The witch locked Hansel behind a cage door. Cry as he might, there was no help for him.
Then she took Gretel and cried, "Get up, lazybones! Fetch water and cook something good for your brother. He is locked outside in the stall and is to be fattened up. When he is fat, I am going to eat him."
Gretel began to cry, but it was all for nothing. She had to do what the witch demanded. Now Hansel was given the best things to eat every day, but Gretel received nothing but crayfish shells.
Every morning, the old woman crept out to the stall and shouted, "Hansel, stick out your finger, so I can feel if you are fat yet."
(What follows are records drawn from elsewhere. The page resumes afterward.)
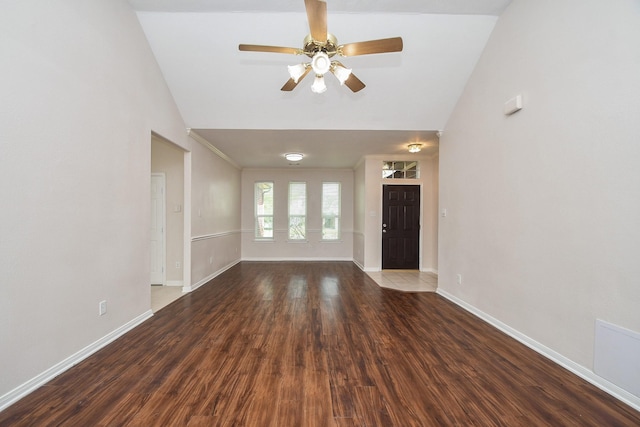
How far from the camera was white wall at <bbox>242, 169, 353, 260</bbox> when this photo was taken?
7.60 metres

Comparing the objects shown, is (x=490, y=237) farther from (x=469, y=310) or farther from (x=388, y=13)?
(x=388, y=13)

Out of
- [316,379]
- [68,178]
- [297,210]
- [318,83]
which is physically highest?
[318,83]

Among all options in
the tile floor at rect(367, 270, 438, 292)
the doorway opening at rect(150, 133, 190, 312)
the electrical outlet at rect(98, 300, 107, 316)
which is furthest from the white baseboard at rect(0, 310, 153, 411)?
the tile floor at rect(367, 270, 438, 292)

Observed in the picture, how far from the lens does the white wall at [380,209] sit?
240 inches

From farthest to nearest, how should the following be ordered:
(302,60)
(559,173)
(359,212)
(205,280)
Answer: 1. (359,212)
2. (205,280)
3. (302,60)
4. (559,173)

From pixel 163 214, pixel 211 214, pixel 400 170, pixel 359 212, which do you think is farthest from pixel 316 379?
pixel 400 170

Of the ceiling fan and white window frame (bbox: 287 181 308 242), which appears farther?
white window frame (bbox: 287 181 308 242)

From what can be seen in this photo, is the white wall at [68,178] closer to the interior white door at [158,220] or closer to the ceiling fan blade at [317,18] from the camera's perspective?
the interior white door at [158,220]

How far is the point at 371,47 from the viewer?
214cm

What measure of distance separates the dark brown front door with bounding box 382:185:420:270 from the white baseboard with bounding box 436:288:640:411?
291 centimetres

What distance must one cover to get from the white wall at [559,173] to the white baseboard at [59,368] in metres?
3.92

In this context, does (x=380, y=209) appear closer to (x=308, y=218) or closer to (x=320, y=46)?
(x=308, y=218)

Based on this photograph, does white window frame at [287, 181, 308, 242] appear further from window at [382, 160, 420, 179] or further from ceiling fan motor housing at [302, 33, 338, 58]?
ceiling fan motor housing at [302, 33, 338, 58]

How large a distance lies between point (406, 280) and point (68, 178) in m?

But Hansel stuck out a little bone, and the old woman, who had bad eyes and could not see the bone, thought it was Hansel's finger, and she wondered why he didn't get fat.
When four weeks had passed and Hansel was still thin, impatience overcame her, and she would wait no longer. "Hey, Gretel!" she shouted to the girl. "Hurry up and fetch some water. Whether Hansel is fat or thin, tomorrow I am going to slaughter him and boil him."
Oh, how the poor little sister sobbed as she was forced to carry the water, and how the tears streamed down her cheeks. "Dear god, please help us," she cried. "If only the wild animals had devoured us in the woods, then we would have died together."
"Save your slobbering," said the old woman. "It doesn't help you at all."
The next morning, Gretel had to get up early, hang up the kettle with water, and make a fire.
"First, we are going to bake," said the old woman. "I have already made a fire in the oven and kneaded the dough."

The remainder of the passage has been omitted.